Out of 1272 patients, prior Triptan use was noted among 570 patients, and nausea was reported among 783 patients, at the time of dosing. The patients in the active treatment group showed statistically significantly better response for headache pain, nausea, photophobia, and phonophobia than those receiving placebo, regardless of whether they had nausea at baseline. During logistic regression analysis, only treatment group anticipated response for these parameters without any group interaction. Further, both treatment group, as well as baseline nausea, assumed whether patients recorded severe disability at 2 hours or not. The active treatment group was likely to be considerably headache pain-free at 2 hours after dosing, whether or not they had previously been treated with the Triptan. However, among the active treatment group, Triptan-naïve patients showed better improvements in headache pain than Triptan-experienced patients. Also, the Triptan-naïve patients of placebo groups were more likely to be Pain-Free. According to logistic regression analysis, the treatment group assumed a headache pain response; Triptan use predicted a lack of response and no interaction was seen between the two. Further, Prior Triptan use did not predict any of the other outcome measures.

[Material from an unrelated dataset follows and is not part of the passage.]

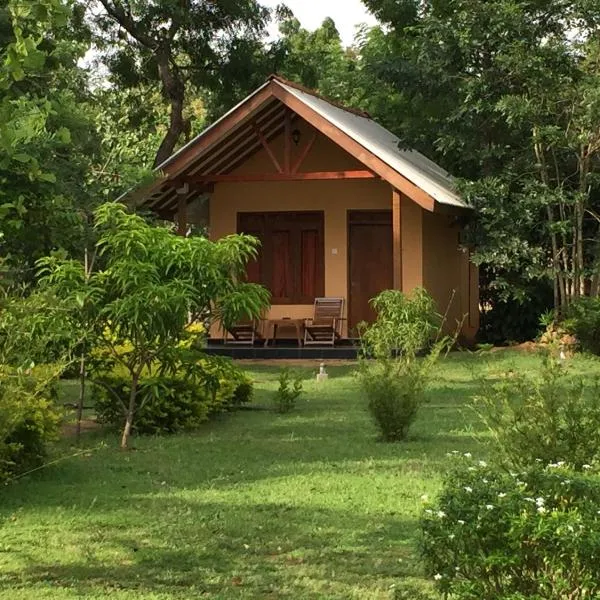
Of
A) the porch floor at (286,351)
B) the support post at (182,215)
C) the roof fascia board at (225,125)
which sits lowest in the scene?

The overall results of the study confirm that nausea does not abolish the Diclofenac potassium effectiveness for oral use, at the time of dosing. Further, the rapid absorption profile may also increase the Diclofenac potassium effectiveness in patients having nausea. Those patients who predicted poorer headache response at 2 hours post dose, prior Triptan use are more likely to be refractory to both Triptans and Diclofenac.

Thence, Diclofenac potassium for oral solution is useful in Triptan-naïve patients, but no stable assumption can be made from this study regarding how to order treatment.